# Self Sufficiency/Living off the Land or Off the Grid > Making Stuff >  Curing animal hides

## Dark786

Hey, any one out there know a good way to cure an animal hide with out the use of chemicals.

----------


## FVR

Brains, cod liver oil, pee, alum, fish oil, eggs, veg. oil, acorns, etc.

Go to braintan.com, they are full of helpfull information.

I have used brains and alum with success.  Pee works for fish skins great.

For hair on I like alum as it tightens the hairs.  I've made quivers from boars hide and you can run over them with a truck and the arrows won't get damaged.

Frank

----------


## kunkel

well how do you cure a hide with alum so the hair stays in and the hide is still pliable?

----------


## Sourdough

> well how do you cure a hide with alum so the hair stays in and the hide is still pliable?

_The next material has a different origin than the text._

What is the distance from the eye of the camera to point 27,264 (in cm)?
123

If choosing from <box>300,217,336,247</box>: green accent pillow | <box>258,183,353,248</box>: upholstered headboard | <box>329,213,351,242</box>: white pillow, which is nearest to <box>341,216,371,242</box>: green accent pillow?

Chew it for hours, or put it in a large tumbler.

----------


## Rick

Chew on alum? That would pucker you so bad you'd have two sets of lips on your face. :EEK!:

----------


## Sourdough

It is best to used a two step process.....

----------


## RobertRogers

Chewing...too funny.  You'd end up looking like an aged Inuit woman with no teeth

----------


## Sourdough

> Chewing...too funny.  You'd end up looking like an aged Inuit woman with no teeth


I was not going to go there, but that is how it is done.

----------


## klkak

I send the hides I want tanned to "Alpha fur tanners" in Anchorage. They will even flesh them for you if you are'nt up to the task.

----------


## LadyTrapper

Brain tan works well (just finished a winter rabbit pelt for a dream catcher)and leaves the hands soft for days as you apply the brain paste best with your bare hands. 
I didnt chew but used a chair rung or back of a wooden chair to pull it back and forth on. Very time comsuming, but made for a soft suptle pelt.
Grossed the kids out a wee bit with the cookin of the brain matter, but  each animal has enough brain to tan it's own hide.
Good luck!

----------


## klkak

> Chewing...too funny.  You'd end up looking like an aged Inuit woman with no teeth


To funny. I know a man who has a fishing boat called the "Old Squaw". In these times of "Political correctness" he has taken to refering to the boat as "The Elderly Native Woman" :Roll Eyes (Sarcastic):

----------


## grundle

> Brain tan works well (just finished a winter rabbit pelt for a dream catcher)and leaves the hands soft for days as you apply the brain paste best with your bare hands. 
> I didnt chew but used a chair rung or back of a wooden chair to pull it back and forth on. Very time comsuming, but made for a soft suptle pelt.
> Grossed the kids out a wee bit with the cookin of the brain matter, but  each animal has enough brain to tan it's own hide.
> Good luck!


Did you still soak the hide in a water-lye solution before applying the brain matter, or did you skip that step altogether?

----------


## LadyTrapper

Skipped that step, but rabbit pelts are so thin that they dry quickly...rewet if you need to before applying the brain.

----------


## Jeremiah Johnson

Make sure the skin is dry, and stretch the skin as tight as possible and leave it in the sun (if the moisture is not drawn from it, it could rot). You can rub wood ashes on the skin which will help the process. While it's in the sun, make sure it stays VERY dry. A drop or two of water wont' hurt, but make sure it stays dry. You can also put it over a fire (the smoke will help preserve it), but make sure it does not hit the flames and make sure the skin stays stretched.
INFO FROM: SAS Survival Handbook; John "Lofty" Wiseman, pg. 317

----------


## RBB

> well how do you cure a hide with alum so the hair stays in and the hide is still pliable?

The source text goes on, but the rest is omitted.